From a column by Ben Shapiro:

Trump is a product of a conservatism-less Republicanism, prepared for and championed by the intellectual elites who told us to ignore Mitt Romney’s creation of Romneycare and Sen. John McCain’s campaign finance reform, who told conservatives to shut up and get in line, who explained that conservatives had to throw over Sen. Ted Cruz and his government shutdowns in favor of Sen.

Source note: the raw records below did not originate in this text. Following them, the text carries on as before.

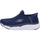 Schoenen Heren Running / trail Skechers  Blauw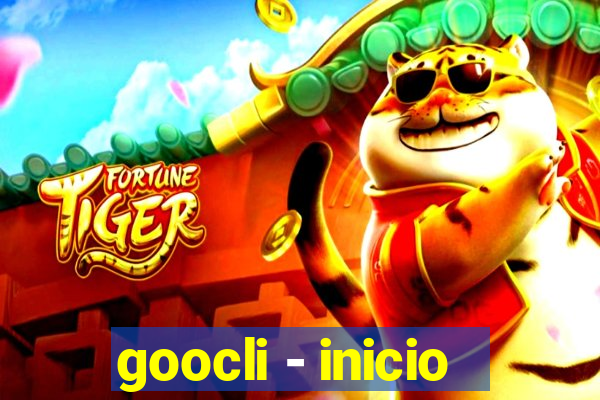 goocli - inicio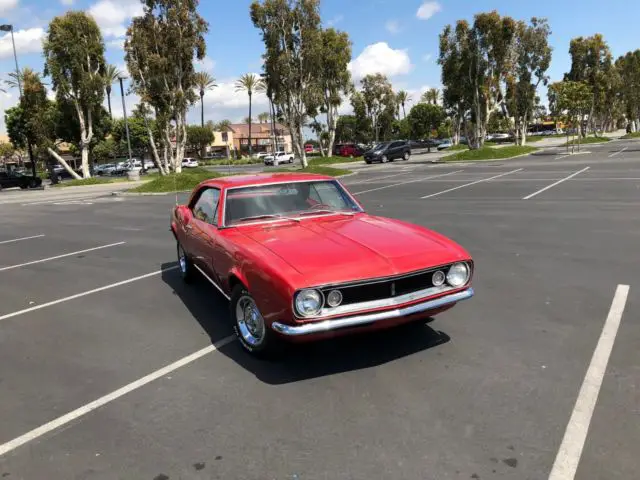 1967 chevy camaro 1969 1968
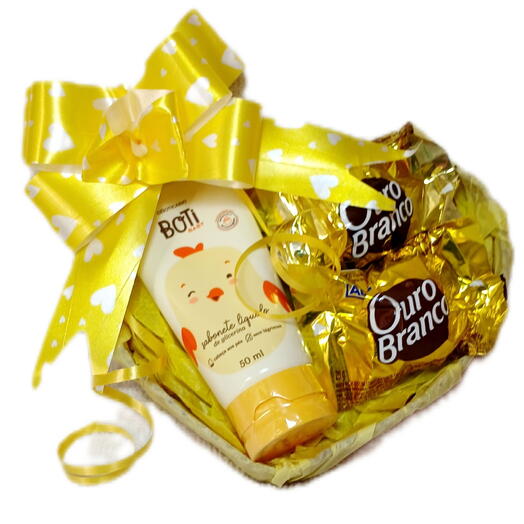 Boticario e Ouro Branco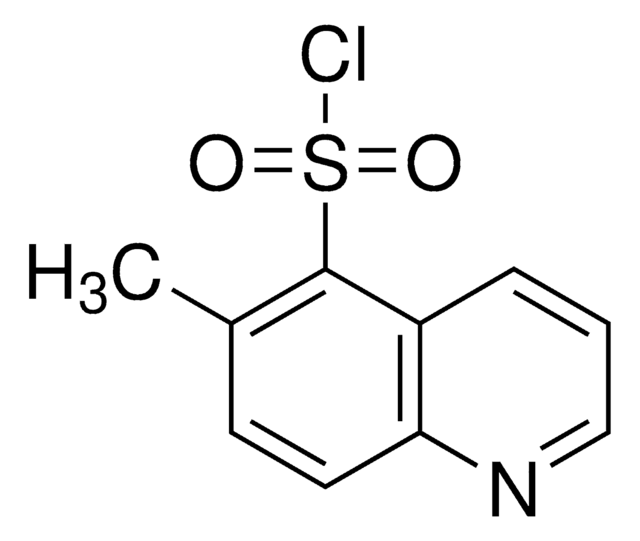 6-Methyl-5-quinolinesulfonyl chloride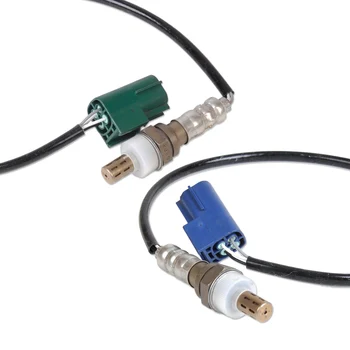 

beler Front Rear Oxygen O2 Sensor 226908J010 226918U000 for Nissan Altima Maxima Infiniti I35 2002 2003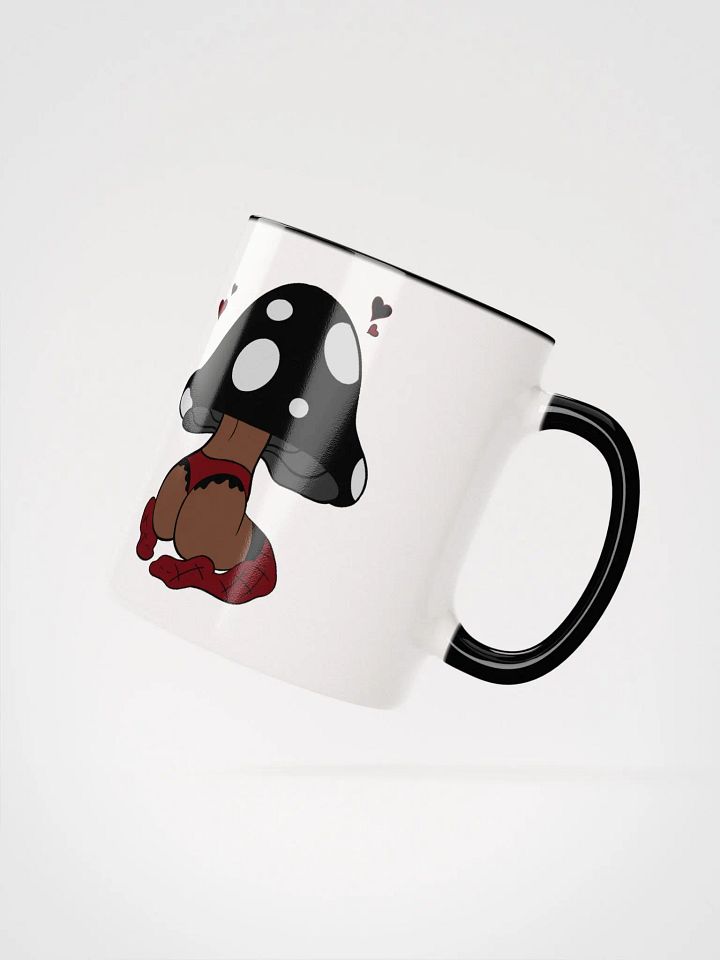 Mushroom Baddie Mug - Alt product image (4)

Mitch McConnell and his pathological inability to take a hard stand against President Obama using the tools at his disposal.

When I mentioned the other day that National Review had decided to go after the Trump Supporters, I should have pointed out Jonah Goldberg's piece.  Shapiro starts off with Goldberg's litmus test, which was curiously absent back in 2012.  

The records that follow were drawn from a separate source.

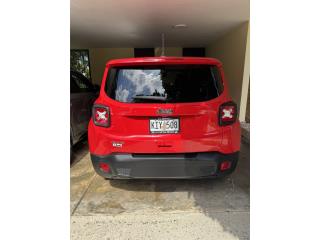 Jeep Puerto Rico RENEGADE JEEP 2023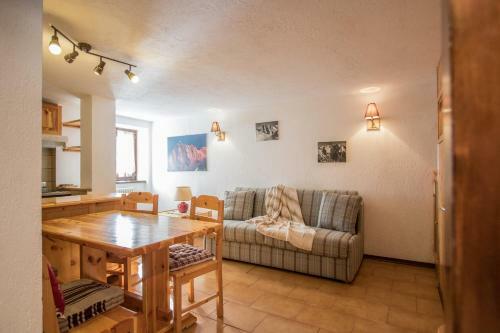 Apartamento Le Grenier Du Villair Courmayeur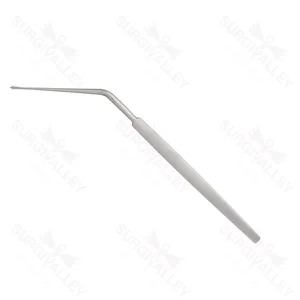 Agnew Politzer Myringotome 60 Degree Angled Shaft Overall Length 190mm 15.0 cm (6.0) – surgivalley (999200001)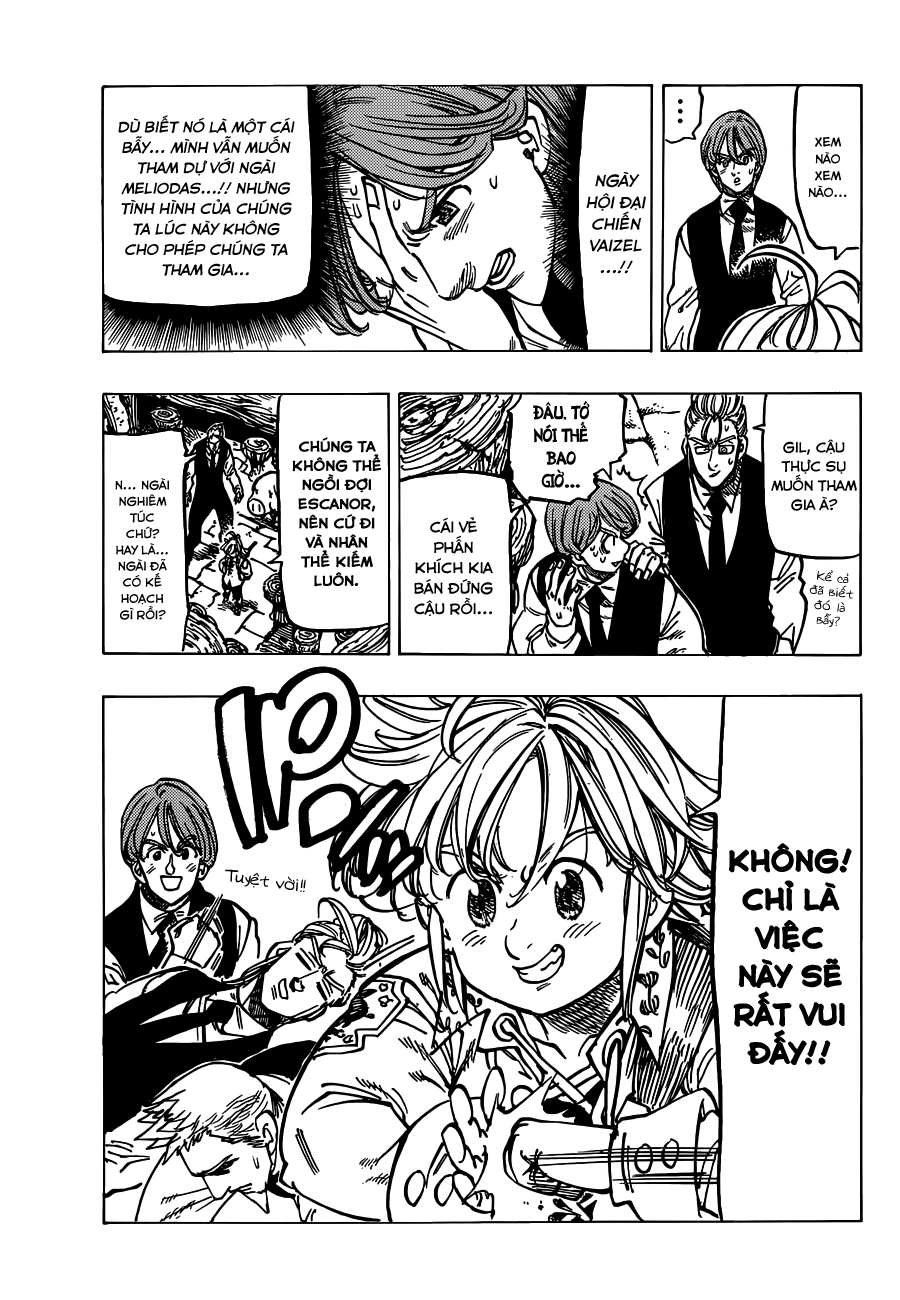 Thất Hình Đại Tội Chapter 151 - 17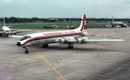 Transmeridian Air Cargo Canadair CL 44D4 2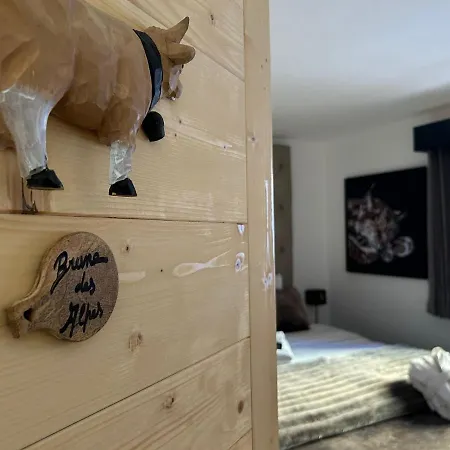 Les Trois Chaufatons - Boutiques Apartment *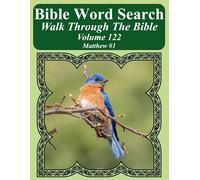 T. W. Pope T W Po Bible Word Search Walk Through The Bible Volume 1 (Tascabile)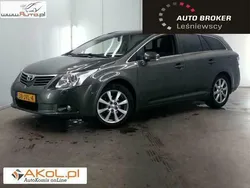 Inny Używany 2009 Toyota Avensis Sedan/Limuzyna | 51 900 zł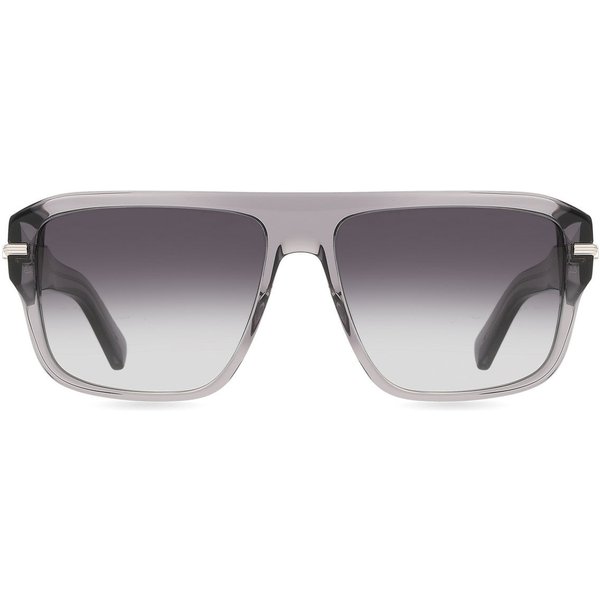Salvatore Ferragamo SF2078SLBI 020 Men's Sunglasses Grey Size 59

National Review has been attacking Trump and his supporters with a huge amount of vitriol for some time now.  I still get National Review because my father keeps renewing my subscription, and I haven't the heart to ask him to stop; he thinks he's doing me some good, and it's not much skin off my nose to skim through the articles.  But National Review hasn't exactly been a "conservative" magazine for some time now.  They've purged any authors that might generate some controversy (Mark Steyn, John Derbyshire, a long list of others) and have been solidly behind the GOP establishment in just about every edition.  It's telling that my first look into the magazine is for James Lileks' one-pager of snark.  The articles?  Meh.  Maybe they're good, maybe they're not.  Most often I find myself wondering just who the hell is paying for the crap they put out.

I don't think Trump is a conservative.  In fact, I know that Trump is not a conservative.  But I also know that if you wanted to win the 2016 election, you do NOT attack his supporters as stupid, "un-conservative", or any other negative adjective.  I don't think Trump will get the nomination.  But after it's all settled and done, I want his supporters to vote for my guy.  And I highly doubt that will happen this time around.  Too much damage has been done, both by assholes like Jonah Goldberg and by the GOP itself, with Obama ass-kissers like John Boehner and Mitch McConnell in charge.

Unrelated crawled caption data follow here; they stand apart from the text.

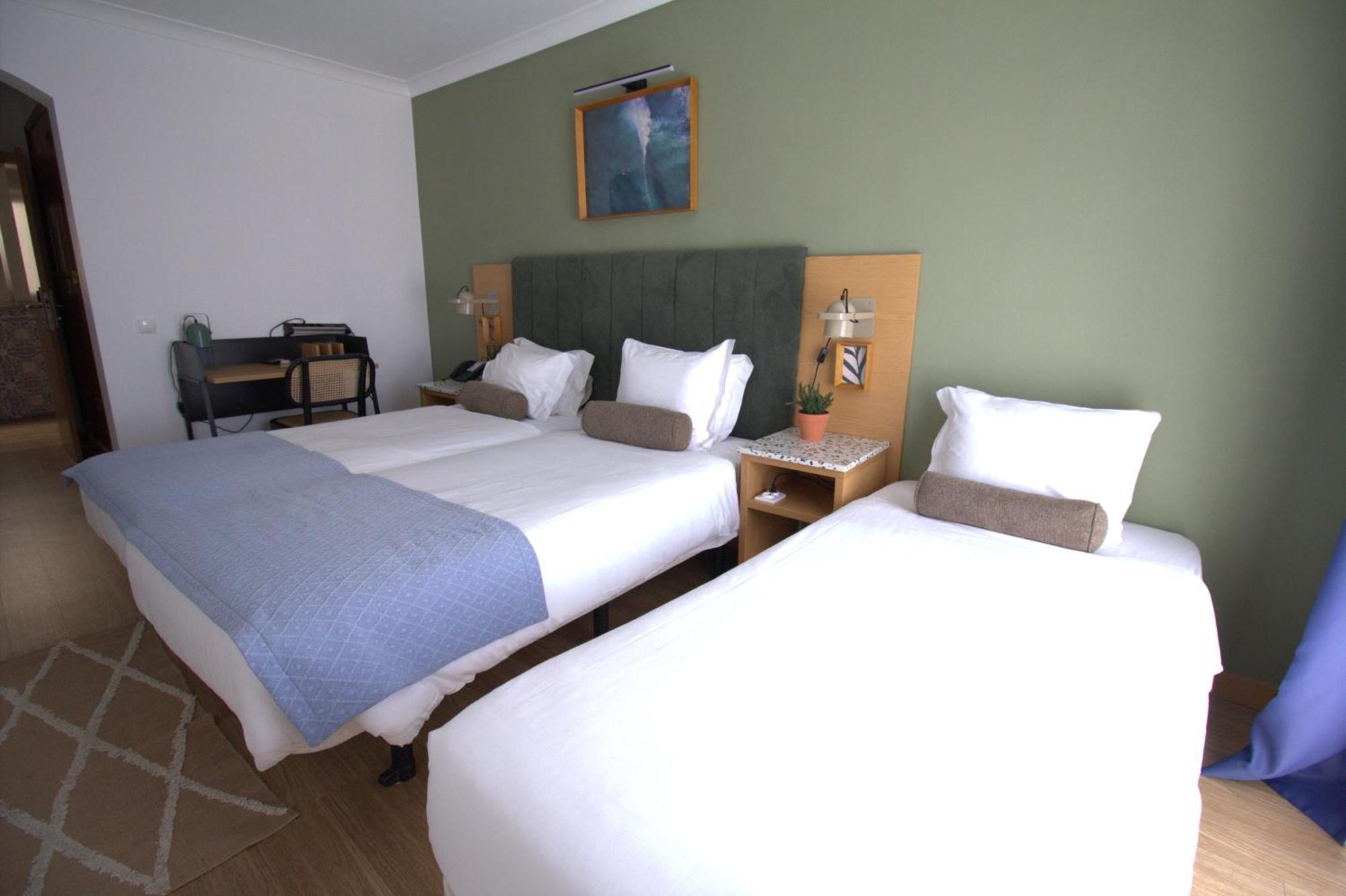 Wot Ericeira Hotel Bagian luar foto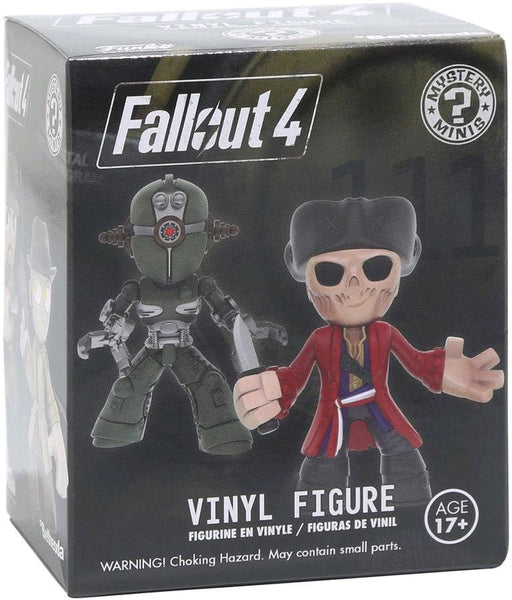 Fallout 4 - Mystery Minis Ht - Mystery
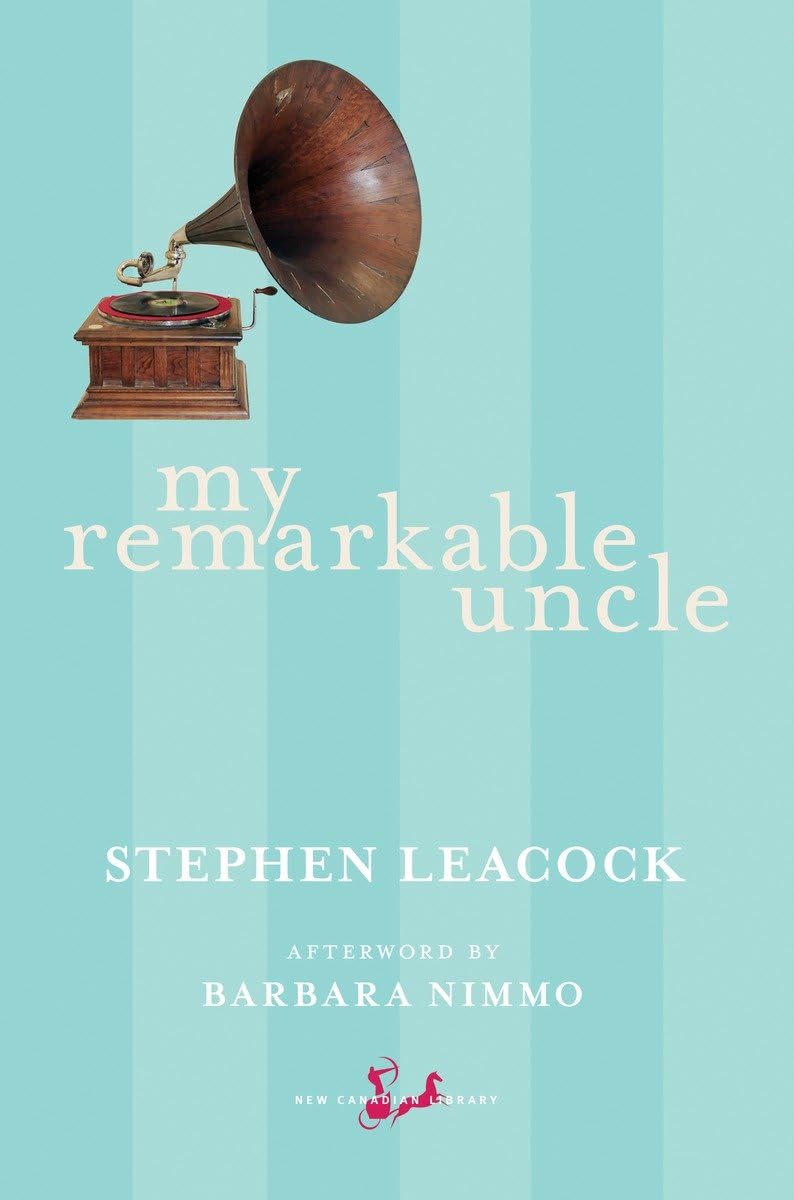 My Remarkable Uncle (New Canadian Library),Used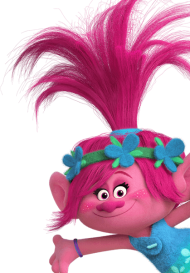 Download branch trolls images of princess png - Free PNG Images | TOPpng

Things might turn around before Nov 2016, but as of right now I'm about to throw my hands up and walk away from the entire lost cause.  The GOP is being run by Democrats and various other big-government statist shit-slurpers, and if they get their guy (BUSH!) on the ticket, there is not a single real difference between how Jeb would govern and how Hillary would govern.

Short of a Ted Cruz nomination (which the GOP would hate, and if you don't think they're working against Cruz like mad then you haven't been watching) I don't see too many other candidates that can unite what used to be a massive voting base.